▸ BRIEF:
Begin with the line that holds "A: Moth (Lepidoptera)." and repeat each line after it exactly, ending with the last line of the listing.

▸ MATERIAL SUPPLIED:
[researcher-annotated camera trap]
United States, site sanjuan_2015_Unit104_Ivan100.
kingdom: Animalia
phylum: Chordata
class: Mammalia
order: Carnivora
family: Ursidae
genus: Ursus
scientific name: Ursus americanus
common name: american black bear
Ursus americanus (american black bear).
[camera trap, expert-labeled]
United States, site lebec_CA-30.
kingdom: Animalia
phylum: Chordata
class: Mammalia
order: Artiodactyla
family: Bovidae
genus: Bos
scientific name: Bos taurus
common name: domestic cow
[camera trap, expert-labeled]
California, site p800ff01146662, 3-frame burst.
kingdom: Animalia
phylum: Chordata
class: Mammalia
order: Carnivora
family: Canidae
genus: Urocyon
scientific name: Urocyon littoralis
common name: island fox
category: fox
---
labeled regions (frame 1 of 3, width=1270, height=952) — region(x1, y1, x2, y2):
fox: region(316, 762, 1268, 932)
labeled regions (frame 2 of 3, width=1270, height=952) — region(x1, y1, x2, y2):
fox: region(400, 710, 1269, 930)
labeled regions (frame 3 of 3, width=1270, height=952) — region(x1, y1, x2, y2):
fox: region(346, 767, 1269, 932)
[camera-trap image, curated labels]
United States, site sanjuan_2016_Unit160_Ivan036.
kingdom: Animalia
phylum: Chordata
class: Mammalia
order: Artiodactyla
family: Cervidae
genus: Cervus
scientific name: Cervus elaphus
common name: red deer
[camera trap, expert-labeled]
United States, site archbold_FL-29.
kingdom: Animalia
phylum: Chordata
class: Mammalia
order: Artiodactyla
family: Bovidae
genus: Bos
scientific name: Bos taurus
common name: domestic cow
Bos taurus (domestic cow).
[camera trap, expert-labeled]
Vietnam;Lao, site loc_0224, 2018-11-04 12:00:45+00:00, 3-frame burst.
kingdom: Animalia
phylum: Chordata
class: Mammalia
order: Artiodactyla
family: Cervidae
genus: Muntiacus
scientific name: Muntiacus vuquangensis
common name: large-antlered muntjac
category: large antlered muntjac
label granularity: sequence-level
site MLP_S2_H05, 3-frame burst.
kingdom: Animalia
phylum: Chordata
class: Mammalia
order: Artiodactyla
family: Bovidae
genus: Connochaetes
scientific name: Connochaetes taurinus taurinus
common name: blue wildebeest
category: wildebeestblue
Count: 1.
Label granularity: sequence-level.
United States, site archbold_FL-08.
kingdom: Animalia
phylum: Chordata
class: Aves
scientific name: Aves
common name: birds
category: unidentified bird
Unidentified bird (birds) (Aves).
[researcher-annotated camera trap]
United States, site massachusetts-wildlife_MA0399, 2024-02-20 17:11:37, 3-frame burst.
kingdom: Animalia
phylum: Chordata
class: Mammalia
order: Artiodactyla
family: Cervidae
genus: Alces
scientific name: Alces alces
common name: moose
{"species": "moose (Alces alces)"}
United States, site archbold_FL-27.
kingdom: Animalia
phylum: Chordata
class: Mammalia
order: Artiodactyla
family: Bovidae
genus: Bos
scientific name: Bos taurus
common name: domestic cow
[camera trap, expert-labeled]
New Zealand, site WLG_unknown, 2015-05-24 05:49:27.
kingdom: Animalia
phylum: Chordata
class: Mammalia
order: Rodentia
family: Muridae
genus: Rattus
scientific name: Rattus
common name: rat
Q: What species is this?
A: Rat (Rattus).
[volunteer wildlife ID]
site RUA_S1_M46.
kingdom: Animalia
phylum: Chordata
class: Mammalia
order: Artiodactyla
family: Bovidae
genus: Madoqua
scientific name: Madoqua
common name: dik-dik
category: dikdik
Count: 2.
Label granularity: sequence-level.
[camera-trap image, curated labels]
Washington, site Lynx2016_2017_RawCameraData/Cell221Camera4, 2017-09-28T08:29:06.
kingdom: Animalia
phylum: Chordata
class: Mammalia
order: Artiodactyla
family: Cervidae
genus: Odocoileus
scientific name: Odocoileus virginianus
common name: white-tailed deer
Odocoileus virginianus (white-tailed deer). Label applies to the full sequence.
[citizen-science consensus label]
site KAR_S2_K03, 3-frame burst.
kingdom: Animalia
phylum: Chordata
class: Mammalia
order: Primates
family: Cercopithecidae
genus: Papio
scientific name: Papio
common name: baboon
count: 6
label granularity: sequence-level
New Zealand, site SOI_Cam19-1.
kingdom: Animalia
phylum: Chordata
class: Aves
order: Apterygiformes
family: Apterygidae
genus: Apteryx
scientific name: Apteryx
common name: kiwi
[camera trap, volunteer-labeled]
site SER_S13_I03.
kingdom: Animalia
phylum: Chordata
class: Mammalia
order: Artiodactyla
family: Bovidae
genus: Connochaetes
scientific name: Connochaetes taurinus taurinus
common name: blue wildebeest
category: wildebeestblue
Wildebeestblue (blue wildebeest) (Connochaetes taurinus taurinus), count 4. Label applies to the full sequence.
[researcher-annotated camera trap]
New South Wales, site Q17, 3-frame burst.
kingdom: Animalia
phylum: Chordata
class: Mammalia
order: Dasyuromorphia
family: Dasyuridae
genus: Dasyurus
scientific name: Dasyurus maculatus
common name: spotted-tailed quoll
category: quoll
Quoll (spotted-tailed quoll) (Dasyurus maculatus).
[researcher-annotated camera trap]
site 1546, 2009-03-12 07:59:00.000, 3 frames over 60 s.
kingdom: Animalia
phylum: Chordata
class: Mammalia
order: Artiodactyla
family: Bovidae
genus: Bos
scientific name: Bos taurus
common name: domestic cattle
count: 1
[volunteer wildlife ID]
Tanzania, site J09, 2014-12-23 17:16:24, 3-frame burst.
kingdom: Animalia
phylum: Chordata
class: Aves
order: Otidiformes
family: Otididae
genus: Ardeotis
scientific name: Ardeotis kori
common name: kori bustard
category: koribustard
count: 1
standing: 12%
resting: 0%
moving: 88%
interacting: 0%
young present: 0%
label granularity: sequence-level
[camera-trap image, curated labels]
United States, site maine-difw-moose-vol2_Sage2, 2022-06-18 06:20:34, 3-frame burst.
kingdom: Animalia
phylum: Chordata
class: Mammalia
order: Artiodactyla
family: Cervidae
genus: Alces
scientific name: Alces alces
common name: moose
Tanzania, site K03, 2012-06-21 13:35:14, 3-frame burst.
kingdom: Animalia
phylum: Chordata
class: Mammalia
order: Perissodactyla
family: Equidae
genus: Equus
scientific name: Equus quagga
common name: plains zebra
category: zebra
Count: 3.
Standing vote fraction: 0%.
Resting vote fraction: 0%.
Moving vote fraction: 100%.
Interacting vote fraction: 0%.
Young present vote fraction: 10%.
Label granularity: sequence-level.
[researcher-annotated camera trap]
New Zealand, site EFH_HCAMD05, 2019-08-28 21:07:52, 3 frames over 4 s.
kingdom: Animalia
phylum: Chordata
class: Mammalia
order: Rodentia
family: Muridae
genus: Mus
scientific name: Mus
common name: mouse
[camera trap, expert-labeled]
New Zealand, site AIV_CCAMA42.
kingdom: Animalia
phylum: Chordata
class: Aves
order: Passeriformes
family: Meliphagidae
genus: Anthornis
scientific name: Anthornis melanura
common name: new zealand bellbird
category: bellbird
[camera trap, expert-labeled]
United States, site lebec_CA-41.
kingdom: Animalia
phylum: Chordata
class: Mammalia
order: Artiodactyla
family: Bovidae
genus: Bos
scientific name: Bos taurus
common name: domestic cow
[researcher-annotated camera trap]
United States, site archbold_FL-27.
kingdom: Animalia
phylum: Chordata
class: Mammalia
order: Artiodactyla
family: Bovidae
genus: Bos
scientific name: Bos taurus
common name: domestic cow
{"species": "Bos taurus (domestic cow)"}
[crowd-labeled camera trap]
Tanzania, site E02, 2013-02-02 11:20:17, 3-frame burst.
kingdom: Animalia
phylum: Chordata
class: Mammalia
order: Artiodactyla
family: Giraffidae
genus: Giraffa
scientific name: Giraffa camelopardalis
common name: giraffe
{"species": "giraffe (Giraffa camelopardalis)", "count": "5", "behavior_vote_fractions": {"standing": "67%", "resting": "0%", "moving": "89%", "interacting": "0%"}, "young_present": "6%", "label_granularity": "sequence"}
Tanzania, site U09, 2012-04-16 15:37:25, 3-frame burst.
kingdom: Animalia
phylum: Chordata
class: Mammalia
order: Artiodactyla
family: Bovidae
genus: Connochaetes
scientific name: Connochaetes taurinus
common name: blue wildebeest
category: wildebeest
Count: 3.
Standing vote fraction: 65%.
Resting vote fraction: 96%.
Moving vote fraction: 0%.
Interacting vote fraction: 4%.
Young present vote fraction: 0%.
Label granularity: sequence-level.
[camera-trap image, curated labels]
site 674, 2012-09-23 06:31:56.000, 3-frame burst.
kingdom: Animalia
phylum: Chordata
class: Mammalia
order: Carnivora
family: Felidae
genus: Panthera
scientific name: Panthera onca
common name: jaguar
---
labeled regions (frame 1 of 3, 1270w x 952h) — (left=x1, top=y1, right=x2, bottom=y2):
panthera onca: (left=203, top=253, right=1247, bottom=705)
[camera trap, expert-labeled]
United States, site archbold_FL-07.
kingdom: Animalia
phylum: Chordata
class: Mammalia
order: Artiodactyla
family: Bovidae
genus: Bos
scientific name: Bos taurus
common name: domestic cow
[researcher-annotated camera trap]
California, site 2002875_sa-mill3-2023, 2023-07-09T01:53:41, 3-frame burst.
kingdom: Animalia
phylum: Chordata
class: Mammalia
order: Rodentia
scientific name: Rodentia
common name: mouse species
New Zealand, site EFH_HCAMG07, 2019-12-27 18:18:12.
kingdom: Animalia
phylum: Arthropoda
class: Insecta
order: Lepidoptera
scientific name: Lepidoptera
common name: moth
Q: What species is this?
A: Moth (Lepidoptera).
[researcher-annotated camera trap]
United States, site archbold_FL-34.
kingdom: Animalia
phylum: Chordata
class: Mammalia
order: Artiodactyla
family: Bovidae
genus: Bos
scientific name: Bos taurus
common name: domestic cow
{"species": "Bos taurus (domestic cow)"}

▸ REPLY TO THE TASK:
A: Moth (Lepidoptera).
[researcher-annotated camera trap]
United States, site archbold_FL-34.
kingdom: Animalia
phylum: Chordata
class: Mammalia
order: Artiodactyla
family: Bovidae
genus: Bos
scientific name: Bos taurus
common name: domestic cow
{"species": "Bos taurus (domestic cow)"}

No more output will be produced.